Because of these two facts the WSUS Cleanup Wizard will never decline superseded updates. They are neither expired (as they are in SCCM) nor are their superseding updates approved (a requirement for the WSUS Cleanup Wizard). This causes a bloated Update Catalog that can cause very real client issues. There are scripts available to handle this situation but this is the last mile issue in regards to WSUS maintenance. If the product declined the updates in WSUS when it expires them in SCCM then there would be no additional steps that admins needed to take.

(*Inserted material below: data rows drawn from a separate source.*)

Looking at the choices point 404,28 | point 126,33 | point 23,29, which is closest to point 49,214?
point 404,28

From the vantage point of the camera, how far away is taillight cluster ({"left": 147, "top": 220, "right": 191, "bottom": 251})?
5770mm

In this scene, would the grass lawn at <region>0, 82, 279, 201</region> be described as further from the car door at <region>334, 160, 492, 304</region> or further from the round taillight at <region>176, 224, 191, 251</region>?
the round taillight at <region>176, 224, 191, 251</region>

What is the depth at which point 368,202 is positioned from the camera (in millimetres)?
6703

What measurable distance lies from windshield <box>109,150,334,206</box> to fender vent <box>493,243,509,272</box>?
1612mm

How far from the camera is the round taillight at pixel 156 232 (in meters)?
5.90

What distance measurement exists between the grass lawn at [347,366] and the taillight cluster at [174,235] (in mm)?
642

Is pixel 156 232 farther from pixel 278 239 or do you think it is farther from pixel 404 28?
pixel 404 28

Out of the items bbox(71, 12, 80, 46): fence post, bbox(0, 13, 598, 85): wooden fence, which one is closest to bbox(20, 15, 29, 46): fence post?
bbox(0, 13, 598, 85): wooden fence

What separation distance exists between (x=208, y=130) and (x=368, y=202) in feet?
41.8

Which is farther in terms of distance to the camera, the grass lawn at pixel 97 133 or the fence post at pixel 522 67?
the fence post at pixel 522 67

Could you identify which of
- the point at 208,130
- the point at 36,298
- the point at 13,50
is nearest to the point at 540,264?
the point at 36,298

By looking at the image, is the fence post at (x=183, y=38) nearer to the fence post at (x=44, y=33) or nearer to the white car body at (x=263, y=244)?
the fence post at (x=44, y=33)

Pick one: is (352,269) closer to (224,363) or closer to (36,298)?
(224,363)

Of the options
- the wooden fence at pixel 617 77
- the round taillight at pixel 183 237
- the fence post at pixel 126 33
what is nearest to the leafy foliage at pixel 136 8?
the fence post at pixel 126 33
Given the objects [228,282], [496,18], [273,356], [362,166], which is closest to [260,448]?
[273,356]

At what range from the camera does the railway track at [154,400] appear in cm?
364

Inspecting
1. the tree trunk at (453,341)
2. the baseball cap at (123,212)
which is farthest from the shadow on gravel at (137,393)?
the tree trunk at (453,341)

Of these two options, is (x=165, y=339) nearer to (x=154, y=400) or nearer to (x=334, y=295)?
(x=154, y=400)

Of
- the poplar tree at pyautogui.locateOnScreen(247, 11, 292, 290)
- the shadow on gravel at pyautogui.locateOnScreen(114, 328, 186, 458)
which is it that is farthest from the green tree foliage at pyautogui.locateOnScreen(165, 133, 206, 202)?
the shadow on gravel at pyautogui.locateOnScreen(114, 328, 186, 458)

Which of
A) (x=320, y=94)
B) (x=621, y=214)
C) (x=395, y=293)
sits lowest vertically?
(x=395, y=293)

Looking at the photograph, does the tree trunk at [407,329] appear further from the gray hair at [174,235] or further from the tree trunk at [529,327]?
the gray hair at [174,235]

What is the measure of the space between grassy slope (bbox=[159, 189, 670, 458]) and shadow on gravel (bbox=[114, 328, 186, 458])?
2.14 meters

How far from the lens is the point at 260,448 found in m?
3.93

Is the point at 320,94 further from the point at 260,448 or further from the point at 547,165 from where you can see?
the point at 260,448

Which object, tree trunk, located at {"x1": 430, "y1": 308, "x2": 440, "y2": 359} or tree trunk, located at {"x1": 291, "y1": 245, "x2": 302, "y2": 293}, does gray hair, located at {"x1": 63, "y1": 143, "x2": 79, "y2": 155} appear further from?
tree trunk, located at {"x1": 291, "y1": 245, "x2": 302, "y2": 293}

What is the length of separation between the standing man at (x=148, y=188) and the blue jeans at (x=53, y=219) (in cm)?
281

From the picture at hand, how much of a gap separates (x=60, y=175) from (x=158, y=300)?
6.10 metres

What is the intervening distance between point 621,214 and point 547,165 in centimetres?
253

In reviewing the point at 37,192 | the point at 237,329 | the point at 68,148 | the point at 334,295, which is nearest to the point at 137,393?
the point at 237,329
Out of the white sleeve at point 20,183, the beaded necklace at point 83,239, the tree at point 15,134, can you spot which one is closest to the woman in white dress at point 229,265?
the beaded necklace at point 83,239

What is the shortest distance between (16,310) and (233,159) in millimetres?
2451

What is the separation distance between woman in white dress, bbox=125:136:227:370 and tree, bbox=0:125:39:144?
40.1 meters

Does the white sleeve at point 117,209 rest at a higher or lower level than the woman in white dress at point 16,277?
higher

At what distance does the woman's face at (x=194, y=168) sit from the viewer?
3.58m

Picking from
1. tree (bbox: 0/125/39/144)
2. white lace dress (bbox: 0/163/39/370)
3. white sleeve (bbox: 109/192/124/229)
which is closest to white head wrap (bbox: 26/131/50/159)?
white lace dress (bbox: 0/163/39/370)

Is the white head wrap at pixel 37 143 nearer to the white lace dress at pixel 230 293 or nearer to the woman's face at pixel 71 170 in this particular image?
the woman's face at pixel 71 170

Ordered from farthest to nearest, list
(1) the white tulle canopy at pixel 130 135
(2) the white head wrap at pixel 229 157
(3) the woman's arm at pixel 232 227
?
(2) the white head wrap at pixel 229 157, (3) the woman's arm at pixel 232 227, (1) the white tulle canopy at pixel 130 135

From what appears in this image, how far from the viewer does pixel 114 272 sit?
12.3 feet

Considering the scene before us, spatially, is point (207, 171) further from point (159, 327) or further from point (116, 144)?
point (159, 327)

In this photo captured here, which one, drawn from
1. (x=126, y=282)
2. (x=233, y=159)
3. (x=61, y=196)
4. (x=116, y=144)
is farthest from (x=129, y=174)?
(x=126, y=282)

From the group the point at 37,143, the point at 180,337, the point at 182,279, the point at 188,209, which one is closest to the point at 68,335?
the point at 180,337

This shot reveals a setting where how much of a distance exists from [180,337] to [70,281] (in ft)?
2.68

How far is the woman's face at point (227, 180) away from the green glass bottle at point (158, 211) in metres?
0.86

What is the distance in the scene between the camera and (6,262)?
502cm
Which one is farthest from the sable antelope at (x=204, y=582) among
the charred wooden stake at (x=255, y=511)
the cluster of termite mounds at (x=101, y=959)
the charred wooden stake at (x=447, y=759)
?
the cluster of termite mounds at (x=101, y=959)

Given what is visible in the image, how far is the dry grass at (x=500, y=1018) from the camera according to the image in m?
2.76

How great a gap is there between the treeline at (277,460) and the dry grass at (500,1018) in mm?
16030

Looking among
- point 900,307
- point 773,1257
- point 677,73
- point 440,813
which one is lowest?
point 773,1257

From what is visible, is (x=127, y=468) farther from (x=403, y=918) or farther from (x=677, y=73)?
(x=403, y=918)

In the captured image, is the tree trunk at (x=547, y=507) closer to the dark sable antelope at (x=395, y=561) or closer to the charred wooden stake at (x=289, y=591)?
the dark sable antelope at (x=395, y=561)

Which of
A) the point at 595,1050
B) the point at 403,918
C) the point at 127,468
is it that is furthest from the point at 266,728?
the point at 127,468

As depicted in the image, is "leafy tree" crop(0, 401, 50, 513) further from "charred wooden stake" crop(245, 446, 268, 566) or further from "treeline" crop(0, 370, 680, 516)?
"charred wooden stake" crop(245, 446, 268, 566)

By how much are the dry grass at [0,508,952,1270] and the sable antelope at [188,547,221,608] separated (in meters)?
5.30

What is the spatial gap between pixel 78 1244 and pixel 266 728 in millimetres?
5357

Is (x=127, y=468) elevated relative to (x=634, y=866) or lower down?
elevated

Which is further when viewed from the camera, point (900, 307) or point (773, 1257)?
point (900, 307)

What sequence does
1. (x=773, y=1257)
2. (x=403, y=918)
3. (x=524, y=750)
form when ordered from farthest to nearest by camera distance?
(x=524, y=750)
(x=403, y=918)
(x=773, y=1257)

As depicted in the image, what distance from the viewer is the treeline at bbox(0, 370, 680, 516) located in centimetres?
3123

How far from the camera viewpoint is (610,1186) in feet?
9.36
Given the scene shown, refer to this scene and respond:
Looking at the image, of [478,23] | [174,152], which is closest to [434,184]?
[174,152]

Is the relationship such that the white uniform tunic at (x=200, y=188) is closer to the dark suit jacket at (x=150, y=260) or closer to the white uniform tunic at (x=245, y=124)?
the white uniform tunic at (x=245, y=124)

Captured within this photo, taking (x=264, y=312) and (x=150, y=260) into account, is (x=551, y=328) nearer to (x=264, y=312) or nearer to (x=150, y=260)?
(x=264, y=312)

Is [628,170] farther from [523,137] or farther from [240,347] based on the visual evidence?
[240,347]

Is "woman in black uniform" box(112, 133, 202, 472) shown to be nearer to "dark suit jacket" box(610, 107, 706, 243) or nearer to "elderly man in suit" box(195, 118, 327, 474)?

This is fixed in #SCCM 1806.
This was added in 1806 prod but to mark this completed may be misleading. Only for CAS and Primary servers. Ironically from my understanding there is nothing there to handle this on Secondary Servers (SUPs). Seems like it should be easy and intuitive to go after this "low hanging fruit" item when they incorporated into the 1806 product With Microsoft blessing of 130+ secondary servers this could be a daunting task to manage outside Current Branch.
Michiel Wouters commented
Found this user voice after reading numerous posts about WSUS and SUP maintenance. @bdam is propably right. The team should really look into the synchronization and cleanup process. For now I'll continue to use the tasks as described in The complete guide to Microsoft WSUS and Configuration Manager SUP maintenance.
@Bjj The doc update was the doc team's revision of my submission. However, they revised it to say the exact opposite of what I sent. I do not believe ConfigMgr will _ever_ decline an update in WSUS and experience bears this out.
They have finally updated docs.
When Configuration Manager sets a superseded software update to Expired, it does not set the update to Declined in WSUS. However, when the WSUS cleanup task runs, the updates set to Expired in Configuration Manager are set to a status of Declined on the WSUS server and the Windows Update Agent on computers will no longer scan for these updates. This means that clients will continue to scan for an expired update until the cleanup task runs. For information about the WSUS cleanup task, see Software updates maintenance.”
@Peter, I tried correcting the docs twice but the docs team insisted that what they have written is correct*. I tweeted David James and he said he'd look into it.
Peter S commented
I agree. The WSUS vs SCCM nightmare could be finally resolved. The lack of documentation on this feature simply blows me away.